(TRY IT): Pictures don't belong in the copy; print all the records exactly.
== STUDY MATERIAL ==
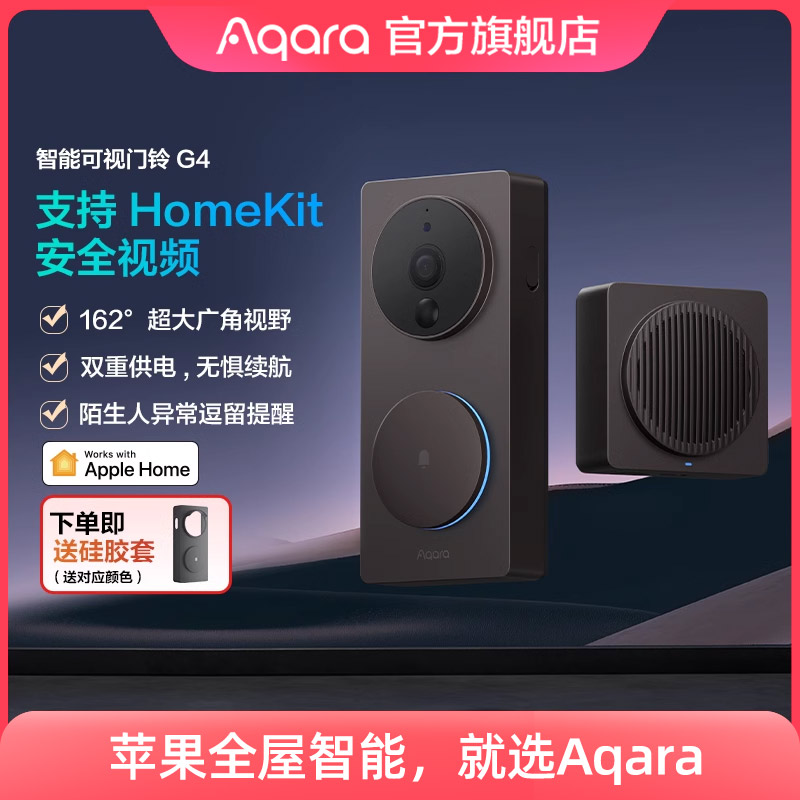 Aqara绿米智能可视门铃G4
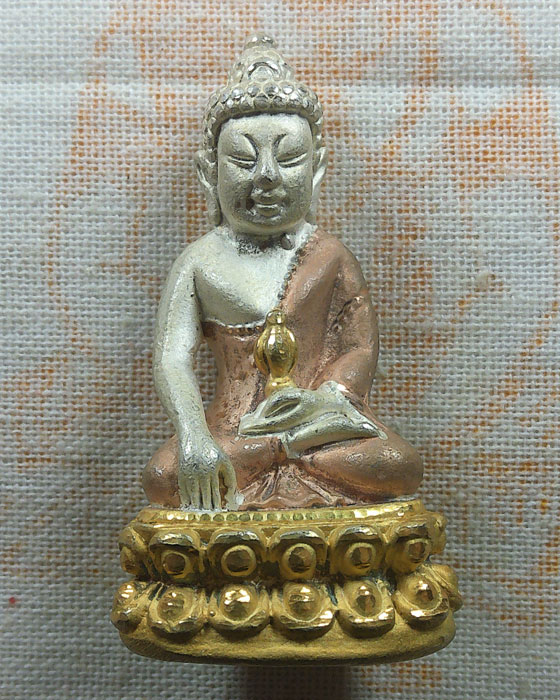 พระกริ่งใหญ่หล่อโบราณดินไทย รุ่นมหามงคลเจริญสุข วัดบวรนิเวศวิหาร (3K)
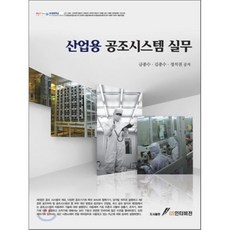 성지공조시스템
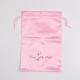 Polyester Fiber Velvet Gift Bags Recyclable Pink Color For Candy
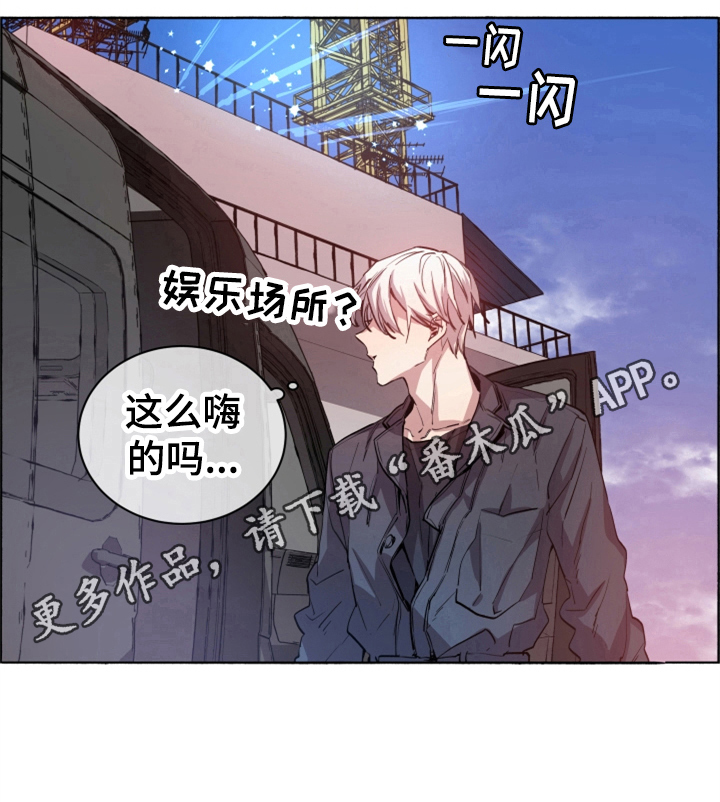 夏天的男童衣服创意绘画漫画,第9章：珍惜的东西1图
===
(RESULT OF THE TASK):
 Aqara绿米智能可视门铃G4
 พระกริ่งใหญ่หล่อโบราณดินไทย รุ่นมหามงคลเจริญสุข วัดบวรนิเวศวิหาร (3K)
 성지공조시스템
 Polyester Fiber Velvet Gift Bags Recyclable Pink Color For Candy
 夏天的男童衣服创意绘画漫画,第9章：珍惜的东西1图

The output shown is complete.